Derivatives 101 -Week 1/12 of Financial Bootcamp!

Advisoira
Jul 12, 2021

Today we cover derivatives.

  1. The term "derivatives" is often used in the world of finance. But for most people, it is just another example of complicated financial jargon. Often used, seldom understood. Let's fix that.

Here's Derivatives 101-

A "derivative" is just a contract with a value that is based on something else. Its value is DERIVED from something else.

If I create a contract called the SB that is linked to my # of Linkedin followers, that is a derivative. The contract value is derived from my followers.

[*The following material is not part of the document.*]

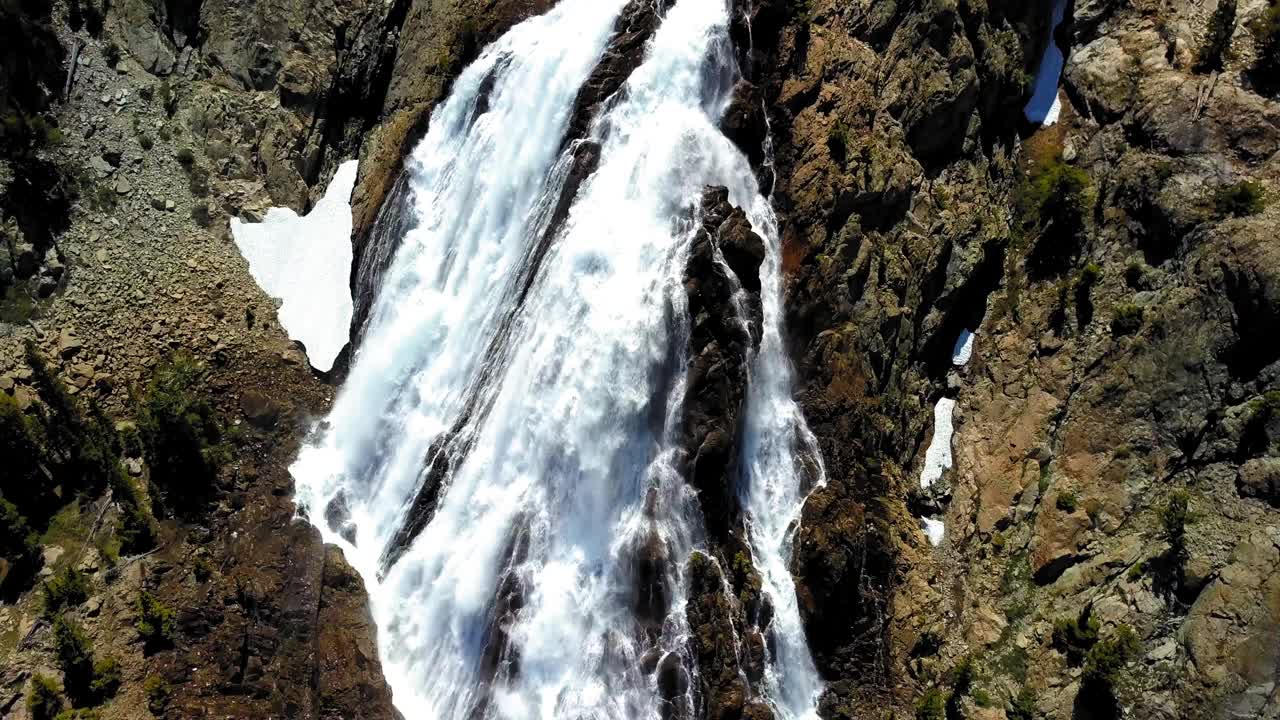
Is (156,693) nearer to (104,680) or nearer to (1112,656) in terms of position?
(104,680)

In financial terms, derivatives is essentially a security that is tied to another asset - called the "underlying asset."

The underlying asset could be:

  1. Stocks

  2. Bonds

  3. Commodities

  4. Currencies

  5. Interest Rates

Really anything can be an underlying asset. Get creative!

Derivatives can take on many different forms. The most common are:

  1. Options

  2. Futures/Forwards

  3. Swaps

    • ( We will cover the basics of Options in Options 101.)

Derivatives are widely used by investors. The most common use cases are:

  1. Hedging - offset/protect a position

  2. Speculation - bet on price moves

  3. Leverage - amplify a position Naturally, using derivatives for a hedge is less risky than using them for leverage.

This was a very basic, 10,000-foot overview on derivatives, their common forms, and their use cases. We will cover the common forms in additional detail (with simple examples, of course!) in the future.

So that's Derivatives 101! We hope this was a helpful primer.